到了此時,一切算是準備就緒,便等馬家七叔祖一聲令下,便要一起動手逼出瘴鬼,一場絕世大戰便要開始,偏偏在馬家七叔祖手已經舉起,話已經到了嘴邊,這就要一聲開始的時候,卻忽然聽有人大聲道:“且慢,給我們兩家留一個地方,此等大事,豈能少了我們龍虎山和茅山兩宗。”

猛然間傳來的聲音,差點讓馬家七叔祖憋個半死,嘴邊的話猶自還在打轉,一隻手舉在哪裏,放也不是,起也不是,心中不由大為羞惱,縱眼望去,便見遠處有六七十人大步走來,當前一人可不正是龍虎山的張天師,另一位卻是茅山道宗的太上長老李天峰。

“哈哈哈,諸位,不好意思,我等來晚了片刻,讓諸位久侯了。”李天峰朝眾人拱手,一臉笑容的陪著不是,說是賠不是,卻還不如說是在顯擺。

天下六宗,為首便是龍虎山,二宗馬家,三宗昆侖遺脈,四宗才是茅山,五宗為小蓬萊仙觀,六宗卻是東方家,馬家與東方家交好,而龍虎山與茅山相合,至於昆侖遺脈很少參與宗門鬥爭,小蓬萊飄然世外,乃是真正的修道之人,所以馬家與東方家,龍虎山與茅山,這兩方也是常常的爭鬥,雖然不至於大打出手,但是一些麵子上的事情卻不曾落下過。

眼見張天師一臉淡然,李天峰臉上奸笑,一旁的東方家大長老東方武冷哼了一聲:“原來兩宗是來晚了,我還道昨日不曾到來,今日是不會來了呢,真是意外呀。
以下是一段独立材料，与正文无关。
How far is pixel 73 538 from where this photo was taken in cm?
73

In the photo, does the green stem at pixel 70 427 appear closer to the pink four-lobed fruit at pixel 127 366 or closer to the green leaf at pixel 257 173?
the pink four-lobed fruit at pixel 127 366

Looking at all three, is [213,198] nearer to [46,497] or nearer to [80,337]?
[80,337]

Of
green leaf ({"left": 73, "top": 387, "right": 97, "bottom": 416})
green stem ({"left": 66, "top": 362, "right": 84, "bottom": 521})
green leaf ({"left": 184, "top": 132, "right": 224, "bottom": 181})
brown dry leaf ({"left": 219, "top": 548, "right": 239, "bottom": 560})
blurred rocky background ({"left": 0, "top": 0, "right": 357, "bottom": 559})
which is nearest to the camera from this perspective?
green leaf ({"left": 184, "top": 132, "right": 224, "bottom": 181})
”

話中帶刺,嘲諷兩宗,東方武自然不會給他們什麽好臉子,若是平時也就罷了,今日大事,乃是斬妖除魔,衛護天下,大家都已經準備好了,各據方位,直等一聲令下,便是前赴後續,拚了性命斬殺瘴鬼,而此時龍虎山與茅山聯袂而至,這明顯著是給馬家和東方家一個下馬威,就屬著龍虎山與茅山最為猖狂,向來不顧及別人。
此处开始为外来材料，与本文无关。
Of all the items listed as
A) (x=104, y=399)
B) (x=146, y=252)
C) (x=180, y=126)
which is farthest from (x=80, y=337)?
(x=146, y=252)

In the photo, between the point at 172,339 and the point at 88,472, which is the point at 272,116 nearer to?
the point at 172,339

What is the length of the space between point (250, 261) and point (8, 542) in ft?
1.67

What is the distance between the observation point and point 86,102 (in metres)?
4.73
張天師哪裏聽不出話中帶刺,卻並不在意,微微一笑,眼光轉過:“東方兄這話裏的酸意可是挺衝的,我等來晚了,原本該罰,不過如今除魔衛道大事在眼前,罰就算了,這等除魔衛道的大事又怎能少了我龍虎山一脈。”

一旁李天峰聽到張天師並沒有提及自己茅山,臉色微微一沉,心中一聲輕哼:“是呀,如此盛事,如實沒有我茅山,豈不是不夠熱鬧了,那家給騰挪個地方,也容我們占據一個方位,為斬妖除魔的大事盡一份心力。”
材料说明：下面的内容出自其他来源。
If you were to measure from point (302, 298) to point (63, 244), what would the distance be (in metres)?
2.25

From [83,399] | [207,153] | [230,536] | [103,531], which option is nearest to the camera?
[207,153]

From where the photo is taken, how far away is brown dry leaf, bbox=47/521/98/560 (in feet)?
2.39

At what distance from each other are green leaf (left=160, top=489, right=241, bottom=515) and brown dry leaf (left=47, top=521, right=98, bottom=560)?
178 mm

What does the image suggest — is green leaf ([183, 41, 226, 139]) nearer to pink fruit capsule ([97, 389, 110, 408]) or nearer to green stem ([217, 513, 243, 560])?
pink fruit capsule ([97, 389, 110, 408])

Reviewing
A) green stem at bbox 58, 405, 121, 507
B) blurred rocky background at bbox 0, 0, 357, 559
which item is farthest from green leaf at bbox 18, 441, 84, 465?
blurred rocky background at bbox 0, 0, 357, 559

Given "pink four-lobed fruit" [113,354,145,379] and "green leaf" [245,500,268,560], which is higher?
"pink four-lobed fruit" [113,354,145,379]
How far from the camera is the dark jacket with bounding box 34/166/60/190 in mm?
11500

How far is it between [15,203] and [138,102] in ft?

說真的,每次斬妖除魔的大事,龍虎山與茅山兩宗倒是從不會落於人後,但是兩宗的人飛揚跋扈,從不曾將同道看在眼中,在修道界之中卻是人緣很差,盡管李天峰說話了,但是就算是比鄰而居的嶺南和喜神聯盟都不曾動彈,根本不打算理睬兩宗。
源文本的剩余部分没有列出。